Bureaucracy, edited and with a Foreword by Bettina Bien Greaves (Indianapolis: Liberty Fund, 2007).

About Liberty Fund:

Liberty Fund, Inc. is a private, educational foundation established to encourage the study of the ideal of a society of free and responsible individuals.


4.

Personnel Management under an Unhampered Labor Market

The staff of a modern large-scale enterprise sometimes includes many hundreds of thousands of clerks and workers. They form a highly differentiated body from the general manager or president down to the scrubwomen, messenger boys, and apprentices. The handling of such a huge body raises many problems. However, they can be solved.

No matter how big a concern may be, the central management deals only with sections, departments, branches, and subsidiaries, the role of which can be precisely determined from the evidence provided by the accounts and statistics. Of course, the accounts do not always demonstrate what may be wrong with a section. They show only that something is wrong, that it does not pay and must be either reformed or discontinued. The sentences they pass are unappealable. They reveal each department’s cash value. And it is cash value alone that matters on the market. The consumers are merciless. They never buy in order to benefit a less efficient producer and to protect him against the consequences of his failure to manage better. They want to be served as well as possible. And the working of the capitalist system forces the entrepreneur to obey the orders issued by the consumers. He does not have the power to distribute bounties at the expense of the consumers. He would waste his funds if he were to use his own money for such a purpose. He simply cannot pay anybody more than he can realize in selling the product.
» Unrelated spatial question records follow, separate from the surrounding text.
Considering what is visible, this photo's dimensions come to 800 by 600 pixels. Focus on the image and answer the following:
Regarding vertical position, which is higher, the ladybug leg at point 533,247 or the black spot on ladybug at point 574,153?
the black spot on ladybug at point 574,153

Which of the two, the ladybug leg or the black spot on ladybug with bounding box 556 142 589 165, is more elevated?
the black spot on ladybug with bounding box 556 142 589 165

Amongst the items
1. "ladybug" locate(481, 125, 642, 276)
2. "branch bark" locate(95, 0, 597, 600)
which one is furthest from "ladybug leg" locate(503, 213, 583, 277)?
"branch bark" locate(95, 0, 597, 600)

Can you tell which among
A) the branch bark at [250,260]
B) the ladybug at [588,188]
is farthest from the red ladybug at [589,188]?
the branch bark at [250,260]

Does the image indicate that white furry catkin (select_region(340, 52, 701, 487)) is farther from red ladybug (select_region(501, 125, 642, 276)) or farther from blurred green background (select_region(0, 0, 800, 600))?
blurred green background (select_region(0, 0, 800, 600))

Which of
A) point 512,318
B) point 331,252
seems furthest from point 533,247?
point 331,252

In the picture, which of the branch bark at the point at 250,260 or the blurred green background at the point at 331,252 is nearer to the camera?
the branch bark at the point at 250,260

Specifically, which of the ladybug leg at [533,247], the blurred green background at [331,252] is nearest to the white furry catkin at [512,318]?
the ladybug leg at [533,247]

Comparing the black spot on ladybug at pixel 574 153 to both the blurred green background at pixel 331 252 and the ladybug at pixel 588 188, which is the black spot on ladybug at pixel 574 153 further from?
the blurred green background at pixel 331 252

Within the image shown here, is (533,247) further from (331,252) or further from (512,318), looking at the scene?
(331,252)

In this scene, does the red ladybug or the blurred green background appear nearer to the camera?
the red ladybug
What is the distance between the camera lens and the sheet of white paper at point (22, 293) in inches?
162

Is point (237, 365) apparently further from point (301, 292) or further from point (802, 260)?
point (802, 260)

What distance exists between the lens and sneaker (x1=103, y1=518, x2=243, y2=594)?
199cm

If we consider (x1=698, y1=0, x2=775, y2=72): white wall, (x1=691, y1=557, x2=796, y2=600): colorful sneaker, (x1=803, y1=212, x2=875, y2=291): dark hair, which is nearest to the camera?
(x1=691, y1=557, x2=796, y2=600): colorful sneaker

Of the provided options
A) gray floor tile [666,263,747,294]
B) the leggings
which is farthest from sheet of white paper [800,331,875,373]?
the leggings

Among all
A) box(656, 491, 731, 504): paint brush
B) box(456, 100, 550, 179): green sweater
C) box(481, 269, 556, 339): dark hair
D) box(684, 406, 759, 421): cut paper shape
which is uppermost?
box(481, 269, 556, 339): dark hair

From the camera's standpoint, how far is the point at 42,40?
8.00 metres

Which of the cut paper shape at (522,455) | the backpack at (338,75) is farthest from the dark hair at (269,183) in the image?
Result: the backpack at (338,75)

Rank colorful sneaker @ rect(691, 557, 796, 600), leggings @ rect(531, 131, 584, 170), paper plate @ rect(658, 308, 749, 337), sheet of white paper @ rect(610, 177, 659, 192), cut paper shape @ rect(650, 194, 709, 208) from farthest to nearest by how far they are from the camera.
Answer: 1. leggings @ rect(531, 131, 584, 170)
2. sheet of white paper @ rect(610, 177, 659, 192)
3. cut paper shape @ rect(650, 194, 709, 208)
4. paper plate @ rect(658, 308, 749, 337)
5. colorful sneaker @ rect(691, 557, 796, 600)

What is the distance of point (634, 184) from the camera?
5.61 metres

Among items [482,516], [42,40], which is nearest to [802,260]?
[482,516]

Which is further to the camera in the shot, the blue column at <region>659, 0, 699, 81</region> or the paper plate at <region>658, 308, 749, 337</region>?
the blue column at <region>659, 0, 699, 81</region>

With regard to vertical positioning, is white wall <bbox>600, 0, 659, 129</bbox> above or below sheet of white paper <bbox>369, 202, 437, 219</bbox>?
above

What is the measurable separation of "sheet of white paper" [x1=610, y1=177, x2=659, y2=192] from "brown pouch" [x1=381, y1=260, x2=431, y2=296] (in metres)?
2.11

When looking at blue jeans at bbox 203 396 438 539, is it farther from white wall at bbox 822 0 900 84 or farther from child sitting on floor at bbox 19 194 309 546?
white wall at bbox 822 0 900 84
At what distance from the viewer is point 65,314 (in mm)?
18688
The same relation that exists between the general manager and his immediate subordinates, the heads of the various sections, pervades the whole business hierarchy. Every section head values his immediate subordinates according to the same principle by which the chief manager values him, and the foreman applies similar methods in appraising his subordinates. The only difference is that under the simpler conditions of the lower units no elaborate accountancy schemes are required for the establishment of each man’s cash value. It does not matter whether piece wages or hourly wages are paid. In the long run the worker can never get more than the consumer allows.

No man is infallible. It often happens that a superior errs in judging a subordinate. One of the qualifications required for any higher position is precisely the ability to judge people correctly. He who fails in this regard jeopardizes his chances of success. He hurts his own interests no less than those of the men whose efficiency he has underrated. Things being so, there is no need to look for special protection for the employees against arbitrariness on the part of their employers or their employers’ mandatories. Arbitrariness in dealing with personnel is, under the unhampered profit system, an offense that strikes home to its author.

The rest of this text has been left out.